There's something fascinating on life's dark and sombre side,
When the worn and travel-weary seek for rest at even tide;
In the shadows where the fallen come to muse on faded hope,
Expectancies that vanished like to bubbles blown from soap.
If you should reach the shady side of life methinks you'll find,
Some who have found the upper world so heartless and unkind,
And so disposed to torture with the despotisms there
They had to seek the shadows as a refuge from despair.
Take him who grubs for fortune in a systematic way,
Till 'biz' is rich in promise and responsive in its pay,
And faith ascends the zenith lit with hope, his lucky star,
And watch him when the nagger plies her repartees that bar.
Then see him with the languor and forlorn in all his air,
A standing on the curbstone in a semi-vacant stare;
In pendulous vibrations 'twix the club-room and his wife,
This a solace, that a nagger, to his swiftly ebbing life.
The wife is simply nothing if she can't assert her rights;
Cannot attend the socials and the musicals of nights,
And there forget the promise of our sunny years flown long
With the graces of the angels and the eloquence of song.
But the wayward, something wiser than your wife, plays on your whim,
Veneering all your failures with the glow of triumph's glim,
E'er sees in you some greatness, never finds in you a fault,
You're every whit par excellence, though brimming full of malt.
We cannot help but like them if we dared do otherwise,
Their sympathy and fervor would their meaner selves disguise;
So far transcend the nagging of our double-tongued wives,
The nuptials were but prose beside the lyric of our lives.
With naggers, life is painful if they do not roar and snort
With frenzy and with fury, and the trespass of retort;
And club men are so constant in their social thought and air,
You just forget deception is the glory reigning there.
Men know 'tis wrong to wander, that to dissipate is sin,
That the dazzle of the harem is the web the evil spin,
To inveigle and to plunder, and to deprivate and spoil,
But to the flings of nagging wives they make a splendid foil.

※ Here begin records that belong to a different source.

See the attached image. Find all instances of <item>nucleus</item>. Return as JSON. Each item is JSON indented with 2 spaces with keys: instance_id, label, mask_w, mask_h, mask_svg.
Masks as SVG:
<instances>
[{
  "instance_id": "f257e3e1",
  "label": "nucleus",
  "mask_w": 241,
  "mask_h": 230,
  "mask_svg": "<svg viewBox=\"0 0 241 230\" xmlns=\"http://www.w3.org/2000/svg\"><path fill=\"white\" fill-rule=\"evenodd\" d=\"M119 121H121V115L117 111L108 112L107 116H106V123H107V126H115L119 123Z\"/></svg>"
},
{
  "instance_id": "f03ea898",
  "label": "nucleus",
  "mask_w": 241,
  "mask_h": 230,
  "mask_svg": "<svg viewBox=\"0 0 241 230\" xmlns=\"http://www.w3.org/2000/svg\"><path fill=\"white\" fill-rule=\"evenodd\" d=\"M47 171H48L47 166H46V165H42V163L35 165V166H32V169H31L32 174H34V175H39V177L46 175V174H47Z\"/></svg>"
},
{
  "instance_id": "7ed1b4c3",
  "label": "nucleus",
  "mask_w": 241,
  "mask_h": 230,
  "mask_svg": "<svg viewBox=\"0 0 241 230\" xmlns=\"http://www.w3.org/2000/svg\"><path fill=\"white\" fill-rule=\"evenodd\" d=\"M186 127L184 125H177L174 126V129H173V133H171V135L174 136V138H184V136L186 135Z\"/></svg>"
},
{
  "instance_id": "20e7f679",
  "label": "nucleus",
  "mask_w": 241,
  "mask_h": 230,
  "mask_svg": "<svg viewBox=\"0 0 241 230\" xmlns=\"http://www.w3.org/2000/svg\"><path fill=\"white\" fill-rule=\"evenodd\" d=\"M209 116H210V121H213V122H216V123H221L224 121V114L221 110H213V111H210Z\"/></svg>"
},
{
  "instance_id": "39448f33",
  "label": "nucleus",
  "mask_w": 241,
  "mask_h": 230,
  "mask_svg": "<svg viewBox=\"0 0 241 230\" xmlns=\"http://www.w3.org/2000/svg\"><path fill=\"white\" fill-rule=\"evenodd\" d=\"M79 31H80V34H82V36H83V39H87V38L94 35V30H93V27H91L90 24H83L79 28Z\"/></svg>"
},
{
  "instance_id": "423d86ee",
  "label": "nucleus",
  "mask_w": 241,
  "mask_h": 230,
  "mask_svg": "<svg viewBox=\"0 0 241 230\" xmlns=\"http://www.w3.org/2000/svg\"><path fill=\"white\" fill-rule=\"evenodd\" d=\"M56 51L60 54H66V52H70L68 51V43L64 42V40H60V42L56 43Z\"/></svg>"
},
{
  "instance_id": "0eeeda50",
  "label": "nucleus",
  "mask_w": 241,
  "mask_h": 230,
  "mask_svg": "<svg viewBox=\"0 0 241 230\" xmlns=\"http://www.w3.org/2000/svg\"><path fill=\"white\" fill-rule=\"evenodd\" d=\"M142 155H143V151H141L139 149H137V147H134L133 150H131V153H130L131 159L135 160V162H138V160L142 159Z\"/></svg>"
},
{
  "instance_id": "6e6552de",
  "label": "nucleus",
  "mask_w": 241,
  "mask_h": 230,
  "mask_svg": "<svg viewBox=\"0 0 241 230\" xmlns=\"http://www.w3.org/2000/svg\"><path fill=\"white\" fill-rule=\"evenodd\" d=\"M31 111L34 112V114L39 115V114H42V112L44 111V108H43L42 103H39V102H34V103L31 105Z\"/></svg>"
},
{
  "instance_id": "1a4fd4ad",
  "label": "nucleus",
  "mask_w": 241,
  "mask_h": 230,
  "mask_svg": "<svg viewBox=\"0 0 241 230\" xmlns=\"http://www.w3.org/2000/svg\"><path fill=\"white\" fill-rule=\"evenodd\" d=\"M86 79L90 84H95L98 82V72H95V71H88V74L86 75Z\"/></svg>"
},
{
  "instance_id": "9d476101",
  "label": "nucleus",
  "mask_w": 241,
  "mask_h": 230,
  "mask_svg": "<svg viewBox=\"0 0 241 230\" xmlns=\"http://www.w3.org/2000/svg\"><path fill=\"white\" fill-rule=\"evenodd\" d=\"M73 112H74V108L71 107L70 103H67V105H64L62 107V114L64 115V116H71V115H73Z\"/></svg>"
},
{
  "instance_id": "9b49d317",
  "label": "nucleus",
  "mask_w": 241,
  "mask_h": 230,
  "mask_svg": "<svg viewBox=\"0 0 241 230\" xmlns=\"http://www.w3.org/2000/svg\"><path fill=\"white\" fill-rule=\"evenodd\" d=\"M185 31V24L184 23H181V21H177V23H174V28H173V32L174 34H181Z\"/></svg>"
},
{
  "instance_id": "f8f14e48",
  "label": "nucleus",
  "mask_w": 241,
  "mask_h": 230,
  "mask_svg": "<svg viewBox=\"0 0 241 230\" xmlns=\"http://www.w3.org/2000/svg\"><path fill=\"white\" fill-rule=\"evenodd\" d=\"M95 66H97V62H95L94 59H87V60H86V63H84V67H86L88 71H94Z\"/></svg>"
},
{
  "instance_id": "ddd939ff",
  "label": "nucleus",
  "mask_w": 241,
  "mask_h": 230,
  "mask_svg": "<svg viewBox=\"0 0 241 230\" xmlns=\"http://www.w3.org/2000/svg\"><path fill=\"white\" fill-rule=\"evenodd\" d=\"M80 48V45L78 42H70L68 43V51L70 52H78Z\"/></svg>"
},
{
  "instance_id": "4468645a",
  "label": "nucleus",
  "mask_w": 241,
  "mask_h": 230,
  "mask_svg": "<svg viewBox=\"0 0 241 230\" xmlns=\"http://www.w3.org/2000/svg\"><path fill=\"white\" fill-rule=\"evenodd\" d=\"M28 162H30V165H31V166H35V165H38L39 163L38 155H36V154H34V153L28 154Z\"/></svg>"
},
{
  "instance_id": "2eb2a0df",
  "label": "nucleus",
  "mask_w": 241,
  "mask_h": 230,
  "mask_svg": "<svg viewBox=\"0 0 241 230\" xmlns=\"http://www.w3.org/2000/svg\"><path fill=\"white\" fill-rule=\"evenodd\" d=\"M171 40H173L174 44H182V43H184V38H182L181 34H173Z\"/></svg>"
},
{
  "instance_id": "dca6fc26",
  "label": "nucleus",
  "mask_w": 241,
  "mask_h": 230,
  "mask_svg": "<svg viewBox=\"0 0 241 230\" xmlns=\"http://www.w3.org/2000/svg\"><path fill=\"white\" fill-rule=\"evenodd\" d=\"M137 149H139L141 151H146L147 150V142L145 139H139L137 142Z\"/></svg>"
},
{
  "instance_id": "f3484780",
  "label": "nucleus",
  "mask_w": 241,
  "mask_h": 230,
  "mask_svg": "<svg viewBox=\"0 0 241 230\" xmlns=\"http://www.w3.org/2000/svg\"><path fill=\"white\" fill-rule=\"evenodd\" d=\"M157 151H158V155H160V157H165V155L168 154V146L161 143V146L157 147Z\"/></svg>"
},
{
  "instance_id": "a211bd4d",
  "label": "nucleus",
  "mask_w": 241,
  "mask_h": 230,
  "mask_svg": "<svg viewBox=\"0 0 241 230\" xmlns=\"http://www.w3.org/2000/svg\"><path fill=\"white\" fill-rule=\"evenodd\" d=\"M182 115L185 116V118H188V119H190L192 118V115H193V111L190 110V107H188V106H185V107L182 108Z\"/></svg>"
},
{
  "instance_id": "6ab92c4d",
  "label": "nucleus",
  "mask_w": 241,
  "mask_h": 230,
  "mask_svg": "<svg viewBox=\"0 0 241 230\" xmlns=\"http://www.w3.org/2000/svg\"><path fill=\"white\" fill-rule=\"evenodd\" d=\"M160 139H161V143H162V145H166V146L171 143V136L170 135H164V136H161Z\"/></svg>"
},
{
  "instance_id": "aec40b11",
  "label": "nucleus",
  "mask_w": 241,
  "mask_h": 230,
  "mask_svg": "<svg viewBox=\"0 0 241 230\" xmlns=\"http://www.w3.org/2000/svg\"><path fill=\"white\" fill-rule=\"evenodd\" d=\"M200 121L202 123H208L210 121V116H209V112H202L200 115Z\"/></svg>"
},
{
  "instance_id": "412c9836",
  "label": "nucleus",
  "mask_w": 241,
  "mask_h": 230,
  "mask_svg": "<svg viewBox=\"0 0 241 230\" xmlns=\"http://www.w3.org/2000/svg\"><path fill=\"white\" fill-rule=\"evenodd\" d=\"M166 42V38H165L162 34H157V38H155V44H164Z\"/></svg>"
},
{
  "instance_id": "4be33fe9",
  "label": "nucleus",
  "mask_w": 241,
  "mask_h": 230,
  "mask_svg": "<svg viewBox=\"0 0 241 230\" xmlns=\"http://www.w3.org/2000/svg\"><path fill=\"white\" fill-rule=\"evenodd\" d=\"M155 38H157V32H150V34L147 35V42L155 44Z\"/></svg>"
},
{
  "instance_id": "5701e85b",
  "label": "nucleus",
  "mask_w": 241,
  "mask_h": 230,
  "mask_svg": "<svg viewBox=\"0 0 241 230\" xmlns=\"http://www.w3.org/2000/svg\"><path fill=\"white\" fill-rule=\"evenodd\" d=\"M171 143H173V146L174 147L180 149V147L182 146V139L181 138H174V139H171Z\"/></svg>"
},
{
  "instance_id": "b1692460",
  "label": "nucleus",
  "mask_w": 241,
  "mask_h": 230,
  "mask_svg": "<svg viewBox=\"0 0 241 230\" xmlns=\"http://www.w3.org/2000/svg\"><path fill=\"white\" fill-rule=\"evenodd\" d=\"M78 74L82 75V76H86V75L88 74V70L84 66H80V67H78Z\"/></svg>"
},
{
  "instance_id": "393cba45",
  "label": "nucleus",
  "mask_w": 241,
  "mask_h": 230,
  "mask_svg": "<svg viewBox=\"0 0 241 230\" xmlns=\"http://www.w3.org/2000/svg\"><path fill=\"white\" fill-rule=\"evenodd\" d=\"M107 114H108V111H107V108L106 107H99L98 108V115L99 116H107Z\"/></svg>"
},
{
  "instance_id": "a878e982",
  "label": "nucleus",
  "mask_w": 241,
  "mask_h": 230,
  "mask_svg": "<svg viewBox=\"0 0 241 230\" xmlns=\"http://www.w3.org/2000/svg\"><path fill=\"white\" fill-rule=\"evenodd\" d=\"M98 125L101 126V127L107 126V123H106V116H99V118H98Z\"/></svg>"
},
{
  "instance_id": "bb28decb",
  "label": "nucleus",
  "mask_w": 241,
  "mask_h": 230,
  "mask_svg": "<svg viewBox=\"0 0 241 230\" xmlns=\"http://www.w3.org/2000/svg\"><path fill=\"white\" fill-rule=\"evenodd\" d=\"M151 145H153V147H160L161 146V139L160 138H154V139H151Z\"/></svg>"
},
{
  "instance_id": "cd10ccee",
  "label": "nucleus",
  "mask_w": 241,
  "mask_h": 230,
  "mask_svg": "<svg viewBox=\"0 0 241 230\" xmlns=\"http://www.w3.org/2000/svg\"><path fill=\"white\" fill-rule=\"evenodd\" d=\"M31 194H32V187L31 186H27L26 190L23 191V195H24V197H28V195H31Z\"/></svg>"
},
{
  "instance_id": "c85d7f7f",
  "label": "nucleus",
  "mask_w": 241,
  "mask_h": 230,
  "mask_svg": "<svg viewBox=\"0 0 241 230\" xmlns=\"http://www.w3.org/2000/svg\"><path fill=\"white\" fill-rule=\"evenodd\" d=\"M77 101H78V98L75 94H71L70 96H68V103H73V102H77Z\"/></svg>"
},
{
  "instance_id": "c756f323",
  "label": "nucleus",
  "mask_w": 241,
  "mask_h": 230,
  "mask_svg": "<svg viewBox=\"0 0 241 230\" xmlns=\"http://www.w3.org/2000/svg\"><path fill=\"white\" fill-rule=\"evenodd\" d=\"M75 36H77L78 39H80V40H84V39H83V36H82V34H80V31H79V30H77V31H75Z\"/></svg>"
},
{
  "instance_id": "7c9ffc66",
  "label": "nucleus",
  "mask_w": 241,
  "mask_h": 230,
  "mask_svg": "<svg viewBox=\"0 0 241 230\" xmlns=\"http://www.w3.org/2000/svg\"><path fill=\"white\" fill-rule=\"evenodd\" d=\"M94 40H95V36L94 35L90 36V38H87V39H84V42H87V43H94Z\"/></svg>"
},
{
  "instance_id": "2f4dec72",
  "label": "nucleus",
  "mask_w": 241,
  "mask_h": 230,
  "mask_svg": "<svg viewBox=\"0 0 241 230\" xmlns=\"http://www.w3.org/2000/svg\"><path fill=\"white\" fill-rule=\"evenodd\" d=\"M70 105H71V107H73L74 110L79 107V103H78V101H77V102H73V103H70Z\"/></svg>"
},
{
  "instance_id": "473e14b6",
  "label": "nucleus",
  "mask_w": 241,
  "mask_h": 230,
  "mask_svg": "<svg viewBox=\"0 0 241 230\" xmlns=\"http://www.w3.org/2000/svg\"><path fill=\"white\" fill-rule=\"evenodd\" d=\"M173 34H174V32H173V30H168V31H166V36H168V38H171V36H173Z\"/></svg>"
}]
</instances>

You may moralize and blame them, you may put them under ban,
And scourge them out of Eden, from Beersheba unto Dan;
But they'll fly the track at intervals and seek the Shady Side,
Though naggers all were angels and with deities allied.
A lodge within the fastness of the desert waste, or wild,
Is better than the castle hall and palace courts defiled
By wielding of the epigram and reign of repartee,
Where the housewife's pride and glory is to nag and disagree.

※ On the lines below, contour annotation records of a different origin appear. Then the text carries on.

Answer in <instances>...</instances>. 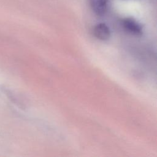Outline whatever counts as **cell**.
<instances>
[{
  "label": "cell",
  "instance_id": "cell-1",
  "mask_svg": "<svg viewBox=\"0 0 157 157\" xmlns=\"http://www.w3.org/2000/svg\"><path fill=\"white\" fill-rule=\"evenodd\" d=\"M122 26L128 32L134 34L140 35L142 33L141 25L132 18H125L122 20Z\"/></svg>",
  "mask_w": 157,
  "mask_h": 157
},
{
  "label": "cell",
  "instance_id": "cell-2",
  "mask_svg": "<svg viewBox=\"0 0 157 157\" xmlns=\"http://www.w3.org/2000/svg\"><path fill=\"white\" fill-rule=\"evenodd\" d=\"M94 36L101 40H107L110 36V31L109 27L104 23L96 25L93 29Z\"/></svg>",
  "mask_w": 157,
  "mask_h": 157
},
{
  "label": "cell",
  "instance_id": "cell-3",
  "mask_svg": "<svg viewBox=\"0 0 157 157\" xmlns=\"http://www.w3.org/2000/svg\"><path fill=\"white\" fill-rule=\"evenodd\" d=\"M93 11L98 15H103L107 10L108 0H88Z\"/></svg>",
  "mask_w": 157,
  "mask_h": 157
}]
</instances>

Again, take her whose virginhood bloomed on the Sunny Side,
Who had no whim unfavored and no wish not satisfied;
But loved while young, and loving, took the first mad leap and lost.

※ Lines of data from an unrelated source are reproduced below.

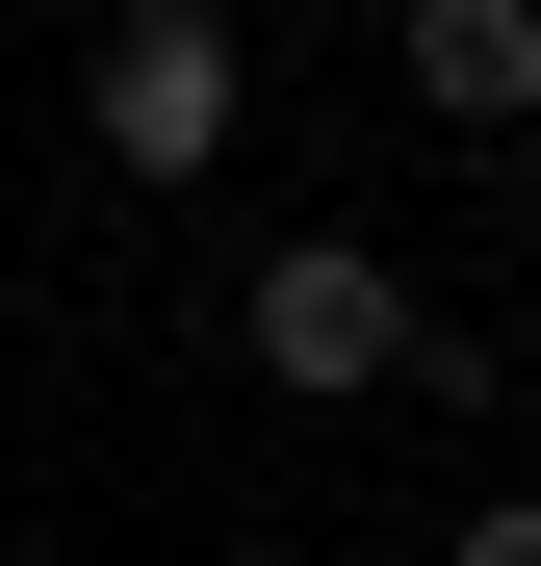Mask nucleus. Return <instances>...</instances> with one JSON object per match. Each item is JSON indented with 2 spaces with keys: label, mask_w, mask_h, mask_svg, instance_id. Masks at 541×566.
<instances>
[{
  "label": "nucleus",
  "mask_w": 541,
  "mask_h": 566,
  "mask_svg": "<svg viewBox=\"0 0 541 566\" xmlns=\"http://www.w3.org/2000/svg\"><path fill=\"white\" fill-rule=\"evenodd\" d=\"M413 283L387 258H361V232H284V258H258V387H284V412H361V387H413Z\"/></svg>",
  "instance_id": "nucleus-1"
},
{
  "label": "nucleus",
  "mask_w": 541,
  "mask_h": 566,
  "mask_svg": "<svg viewBox=\"0 0 541 566\" xmlns=\"http://www.w3.org/2000/svg\"><path fill=\"white\" fill-rule=\"evenodd\" d=\"M232 104H258V77H232V0H129V27L77 52V129H104L129 180H207Z\"/></svg>",
  "instance_id": "nucleus-2"
},
{
  "label": "nucleus",
  "mask_w": 541,
  "mask_h": 566,
  "mask_svg": "<svg viewBox=\"0 0 541 566\" xmlns=\"http://www.w3.org/2000/svg\"><path fill=\"white\" fill-rule=\"evenodd\" d=\"M387 77H413L438 129H541V0H413Z\"/></svg>",
  "instance_id": "nucleus-3"
},
{
  "label": "nucleus",
  "mask_w": 541,
  "mask_h": 566,
  "mask_svg": "<svg viewBox=\"0 0 541 566\" xmlns=\"http://www.w3.org/2000/svg\"><path fill=\"white\" fill-rule=\"evenodd\" d=\"M465 566H541V490H490V515H465Z\"/></svg>",
  "instance_id": "nucleus-4"
}]
</instances>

And see what door will open, and what lord will be her host.
If she, perchance a mother, friend, should visit you today,
Are you not sure you'd drive her and her infant child away;
What matron of the sisterhood of elite folks above
Would comfort give a wanderer from the sunny haunts of love?
Except, perhaps, they might take him whose purse has golden strings;
Or him who has a title to estates and fees and things;
Aye! truly they might lord the man who dragged the maiden down,
And let him take his pick of hearts from daughters of their own.
But she who young in loving took the first mad leap and lost,
Must wander forth hereafter, friend, a vagabond at most,
Unless she seeks the Shady Side, where high-flown hopes are furled,
And take her portion and her chance with us of the Under World.
And let her not be weary, nor in her soul cast down,
We have no social tyrants here who murder with a frown;
But noble men and women, too, with souls like open charts,
Who take one's measure not from gold, but purposes of heart.